**Your objective**:
These records need to be repeated exactly, every one of them.

**Data extracts**:
----------------

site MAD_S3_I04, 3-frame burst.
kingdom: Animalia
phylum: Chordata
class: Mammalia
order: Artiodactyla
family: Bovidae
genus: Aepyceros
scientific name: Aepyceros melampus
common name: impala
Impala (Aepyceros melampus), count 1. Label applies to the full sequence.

----------------

**Solution to this exercise**:
site MAD_S3_I04, 3-frame burst.
kingdom: Animalia
phylum: Chordata
class: Mammalia
order: Artiodactyla
family: Bovidae
genus: Aepyceros
scientific name: Aepyceros melampus
common name: impala
Impala (Aepyceros melampus), count 1. Label applies to the full sequence.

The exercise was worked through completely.